Opinion #122. Notifying Employer of Settlement in Worker’s Compensation Cases
Issued by the Professional Ethics Commission
Date Issued: March 5, 1992
The Grievance Commission has requested an advisory opinion as to whether a lawyer representing an employer’s workers’ compensation insurer is obligated by the Maine Bar Rules to communicate with the employer before settling a workers’ compensation claim before the Maine Workers’ Compensation Commission.
For the reasons discussed below, the Professional Ethics Commission concludes that a lawyer representing an employer’s workers’ compensation insurance carrier is required by Maine Bar Rule 3.6(a) to communicate with the employer (the insured) before settling a workers’ compensation claim before the Maine Workers’ Compensation Commission.

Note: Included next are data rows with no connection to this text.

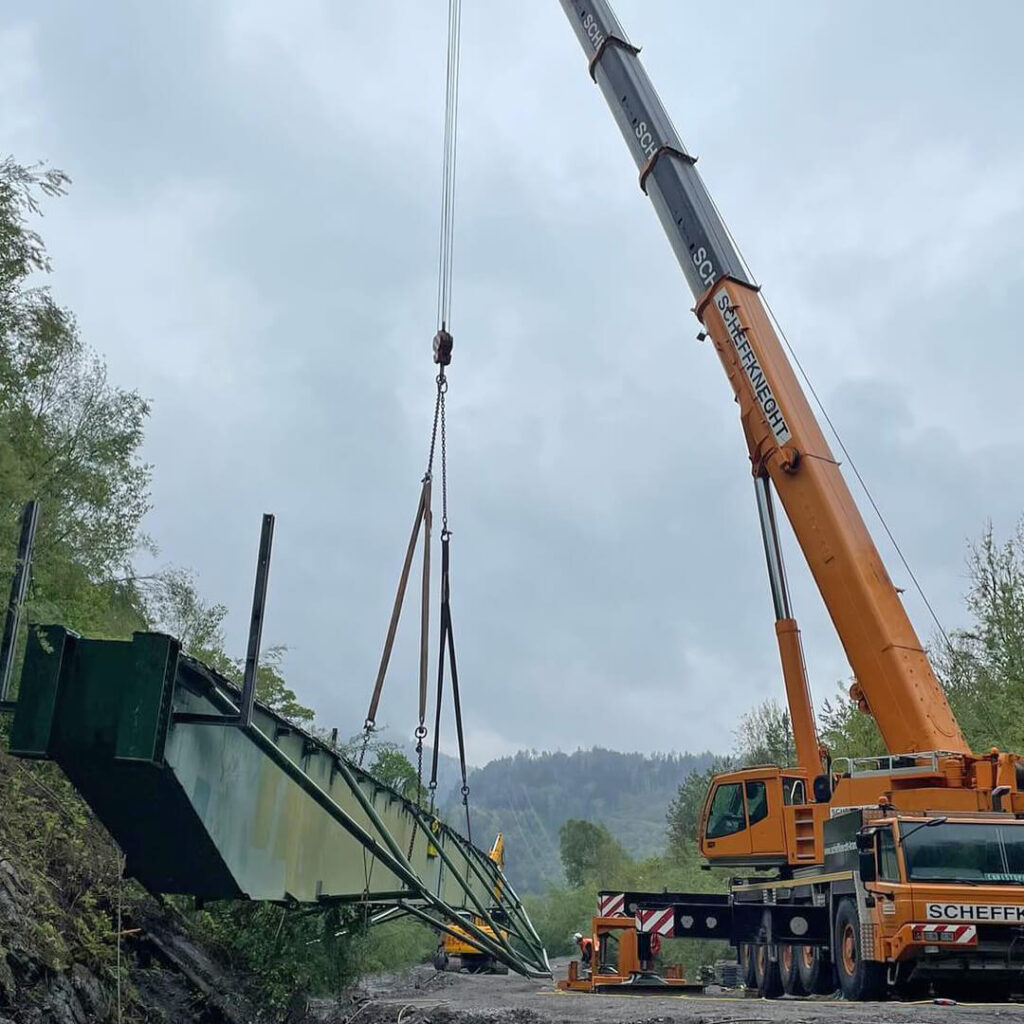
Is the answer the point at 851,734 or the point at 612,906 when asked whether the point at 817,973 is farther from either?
the point at 851,734

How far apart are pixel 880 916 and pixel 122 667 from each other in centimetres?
838

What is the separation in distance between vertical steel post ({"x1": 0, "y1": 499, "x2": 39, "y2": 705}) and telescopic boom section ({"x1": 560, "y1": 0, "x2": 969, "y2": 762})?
932cm

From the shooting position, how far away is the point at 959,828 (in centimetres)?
1135

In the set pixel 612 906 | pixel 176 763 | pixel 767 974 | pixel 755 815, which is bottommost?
pixel 767 974

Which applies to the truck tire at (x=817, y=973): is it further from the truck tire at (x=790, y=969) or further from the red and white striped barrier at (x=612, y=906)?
the red and white striped barrier at (x=612, y=906)

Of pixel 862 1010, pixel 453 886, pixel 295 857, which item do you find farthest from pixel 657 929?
pixel 295 857

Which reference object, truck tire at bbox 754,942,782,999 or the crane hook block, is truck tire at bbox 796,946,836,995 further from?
the crane hook block

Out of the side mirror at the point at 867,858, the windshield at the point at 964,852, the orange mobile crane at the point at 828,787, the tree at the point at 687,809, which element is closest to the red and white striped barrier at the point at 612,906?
the orange mobile crane at the point at 828,787

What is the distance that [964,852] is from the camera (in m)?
11.3

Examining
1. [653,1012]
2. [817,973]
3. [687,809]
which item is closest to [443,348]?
[653,1012]

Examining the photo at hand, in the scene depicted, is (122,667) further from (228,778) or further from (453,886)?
(453,886)

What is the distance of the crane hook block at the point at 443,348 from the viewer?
13.3 meters

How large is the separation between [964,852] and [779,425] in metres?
5.79

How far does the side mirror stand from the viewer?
37.4ft
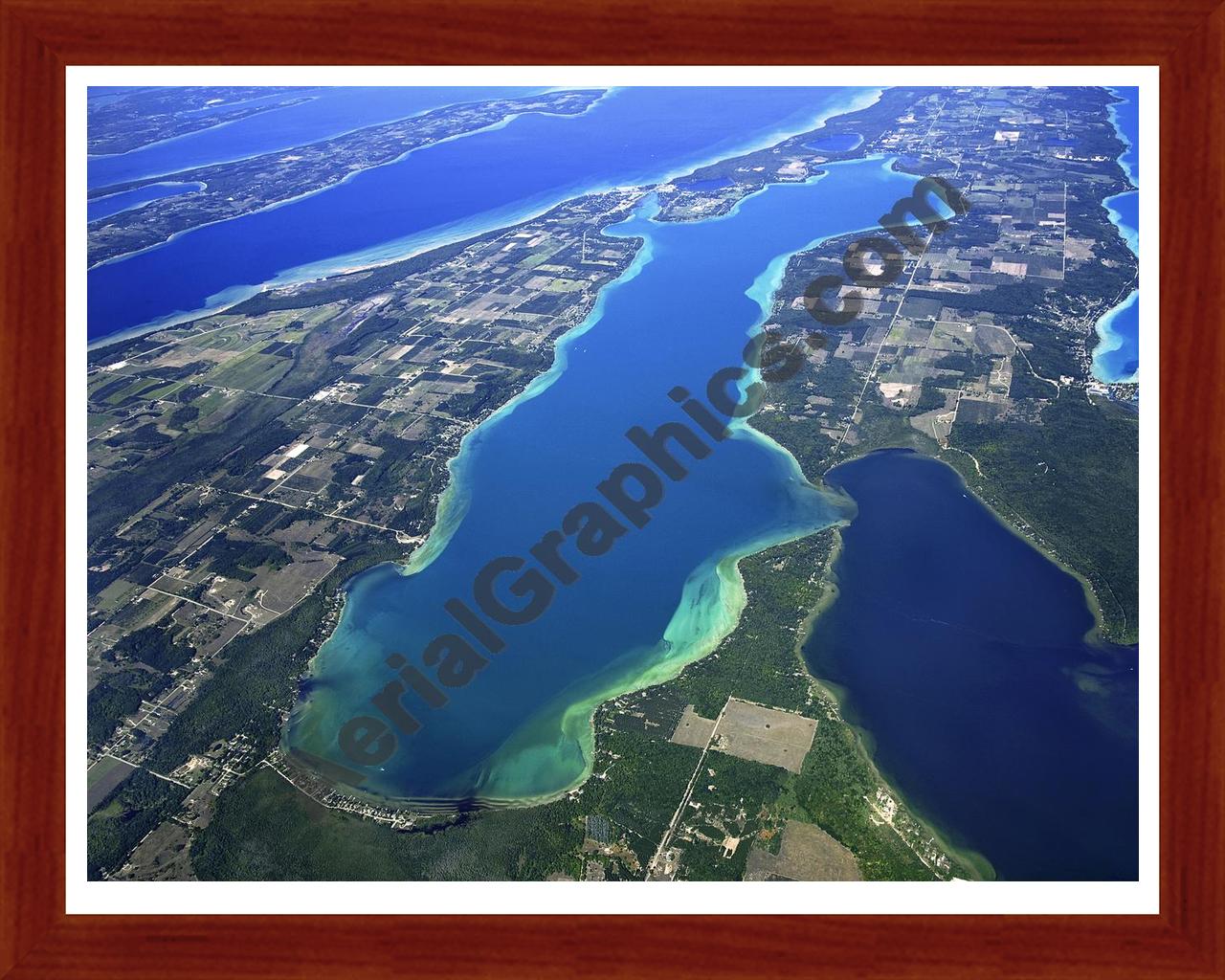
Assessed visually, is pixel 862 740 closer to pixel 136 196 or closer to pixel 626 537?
pixel 626 537

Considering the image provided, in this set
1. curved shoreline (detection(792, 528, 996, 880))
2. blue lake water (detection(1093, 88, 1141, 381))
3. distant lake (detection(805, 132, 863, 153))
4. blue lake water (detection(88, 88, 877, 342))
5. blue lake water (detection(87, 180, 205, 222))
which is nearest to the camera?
curved shoreline (detection(792, 528, 996, 880))

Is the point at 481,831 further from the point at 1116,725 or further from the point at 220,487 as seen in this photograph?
the point at 220,487

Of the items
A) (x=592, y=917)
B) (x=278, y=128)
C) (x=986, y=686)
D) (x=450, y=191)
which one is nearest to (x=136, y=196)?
(x=278, y=128)

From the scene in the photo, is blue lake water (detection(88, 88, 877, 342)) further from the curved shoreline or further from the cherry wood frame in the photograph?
the cherry wood frame

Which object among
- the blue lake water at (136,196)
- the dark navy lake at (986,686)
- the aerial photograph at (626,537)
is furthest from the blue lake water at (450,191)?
the dark navy lake at (986,686)

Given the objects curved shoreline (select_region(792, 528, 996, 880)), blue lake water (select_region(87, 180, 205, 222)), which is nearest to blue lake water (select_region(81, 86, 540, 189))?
blue lake water (select_region(87, 180, 205, 222))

In relevant part, Maine Bar Rule 3.6(a) provides that “[a] lawyer shall take reasonable measures to keep the client informed on the status of the client’s affairs.” The Professional Ethics Commission has previously opined that the insured party is the “client” of a lawyer retained by a liability insurer to represent the interests of the insured. See Opinions 63 and 72. In that situation, therefore, Rule 3.6(a) generally requires the lawyer retained by the insurer to communicate with the insured in regard to the settlement of a claim against the insured since the settlement concerns “the status of the clients’ affairs” within the meaning of that Rule.

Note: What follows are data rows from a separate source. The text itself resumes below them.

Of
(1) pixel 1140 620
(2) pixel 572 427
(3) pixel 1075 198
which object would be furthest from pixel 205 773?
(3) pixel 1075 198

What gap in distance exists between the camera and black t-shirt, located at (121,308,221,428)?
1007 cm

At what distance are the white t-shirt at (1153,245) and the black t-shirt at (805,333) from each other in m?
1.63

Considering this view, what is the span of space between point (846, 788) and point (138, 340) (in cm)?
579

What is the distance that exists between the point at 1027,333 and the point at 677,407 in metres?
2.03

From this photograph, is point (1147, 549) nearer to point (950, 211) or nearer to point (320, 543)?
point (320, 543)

The question now presented is whether that same principle also applies in the context of a workers’ compensation claim. At the outset, it is noted that there are some differences between the interests of an insured in defending against a tort claim and the interests of an insured (employer) in a workers’ compensation claim. in the former situation, the insured has an immediate interest in any settlement since the settlement may require that the insured pay certain amounts below certain policy limits (deductibles) or above policy limits (excess exposure). In contrast, in the workers’ compensation context, the insured‑employer generally has no exposure in regard to the payment of a settlement, and the insurer generally bears the full cost of paying any settlement arrived at.

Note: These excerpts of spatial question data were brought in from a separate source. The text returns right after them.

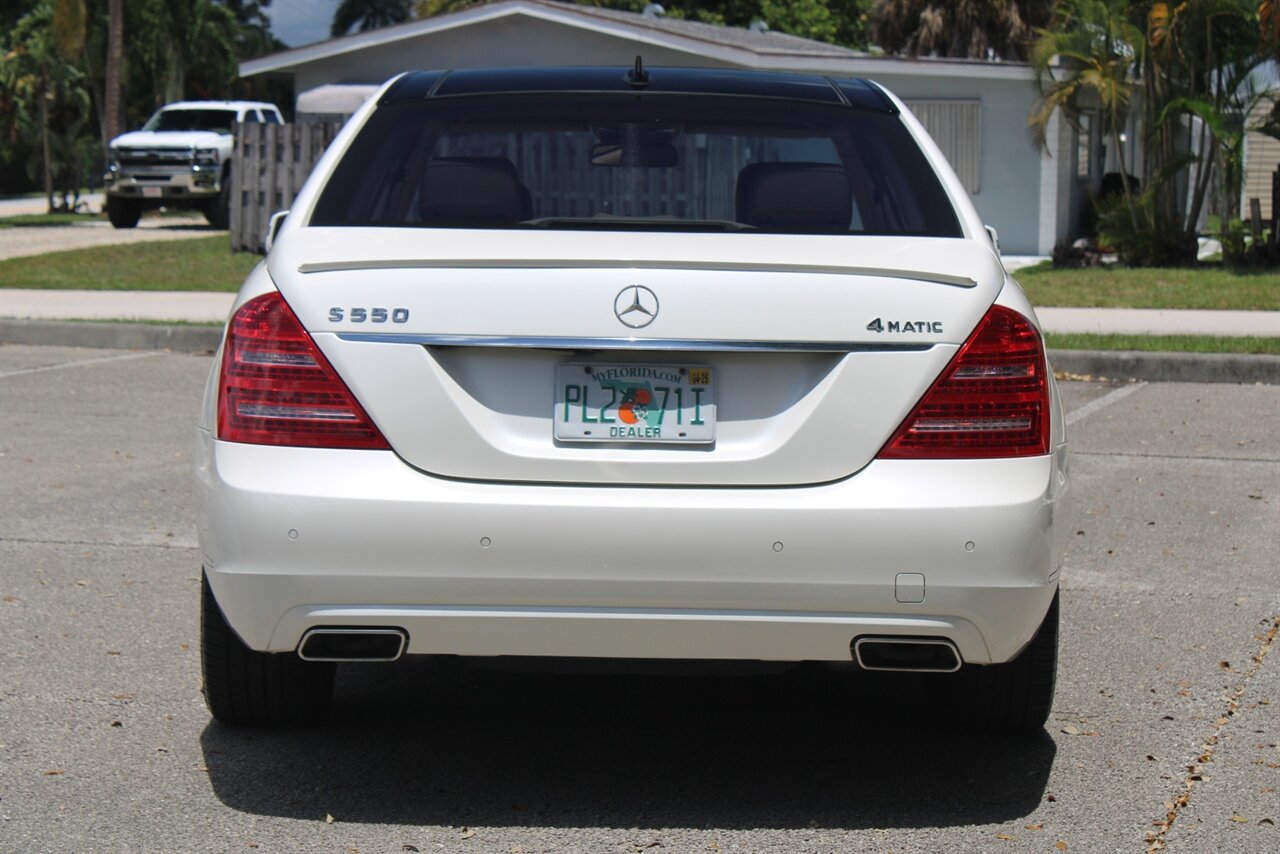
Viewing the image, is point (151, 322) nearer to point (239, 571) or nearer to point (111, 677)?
point (111, 677)

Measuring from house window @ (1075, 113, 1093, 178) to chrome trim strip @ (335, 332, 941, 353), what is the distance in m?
21.0

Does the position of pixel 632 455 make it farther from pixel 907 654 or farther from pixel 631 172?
pixel 631 172

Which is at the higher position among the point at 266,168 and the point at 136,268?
the point at 266,168

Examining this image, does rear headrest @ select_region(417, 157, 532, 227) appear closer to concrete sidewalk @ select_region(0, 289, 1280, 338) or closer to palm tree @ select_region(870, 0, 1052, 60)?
concrete sidewalk @ select_region(0, 289, 1280, 338)

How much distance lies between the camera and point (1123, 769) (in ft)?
13.5

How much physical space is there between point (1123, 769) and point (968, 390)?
3.80ft

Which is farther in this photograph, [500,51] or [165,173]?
[165,173]

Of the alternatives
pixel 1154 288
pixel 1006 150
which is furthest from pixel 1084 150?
pixel 1154 288

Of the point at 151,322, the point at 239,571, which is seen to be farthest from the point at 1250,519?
the point at 151,322

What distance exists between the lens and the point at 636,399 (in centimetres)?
348

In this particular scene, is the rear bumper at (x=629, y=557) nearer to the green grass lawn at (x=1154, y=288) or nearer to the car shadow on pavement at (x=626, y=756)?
the car shadow on pavement at (x=626, y=756)

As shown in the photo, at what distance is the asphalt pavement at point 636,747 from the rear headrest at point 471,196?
1265 mm

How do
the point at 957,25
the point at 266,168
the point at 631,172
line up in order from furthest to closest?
the point at 957,25, the point at 266,168, the point at 631,172

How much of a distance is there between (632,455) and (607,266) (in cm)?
38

It is also noted that there may be differences between some liability insurance policies and workers’ compensation policies in regard to the insurer’s right to settle claims. Finally, it is noted that, in contrast with the usual tort action in which the insured is the defendant, the employer’s insurer is a party to a worker’s compensation claim proceeding.
Based on these considerations, it could be argued that in the worker’s compensation context the insurer is the real party in interest, and that the employer is not the “client” of the lawyer retained by the insurer. The problem with that argument, however, is that the employer as well as the insurer is also a party to the proceeding; the lawyer enters an appearance as counsel for each, and the settlement is approved by both of those parties, signified by the lawyer’s signature as counsel for each. Under these circumstances, the Commission is constrained to conclude that the employer as well as the insurer are “clients” of the lawyer for purposes of the above‑quoted provision of Bar Rule 3.6(a).
That the settlement of a worker’s compensation claim concerns the “status of the client’s [employer’s] affairs” within the meaning of Rule 3.6(a) is also manifest since the terms of the settlement may affect the employer’s insurance premium level and may also involve consideration of such things as the resignation or the return to work of the employee‑claimant, matters of significant interest to the employer.
Accordingly, the question presented here is answered in the affirmative.
 The Professional Ethics Commission notes that its opinion in this matter is in line with the recent amendment to 39 M.R.S.A. § 106(2), which requires the insurer to give notification of proposed settlements to the employer under certain circumstances. P.L. 1991, ch. 615, § A‑50 (effective October 17, 1991).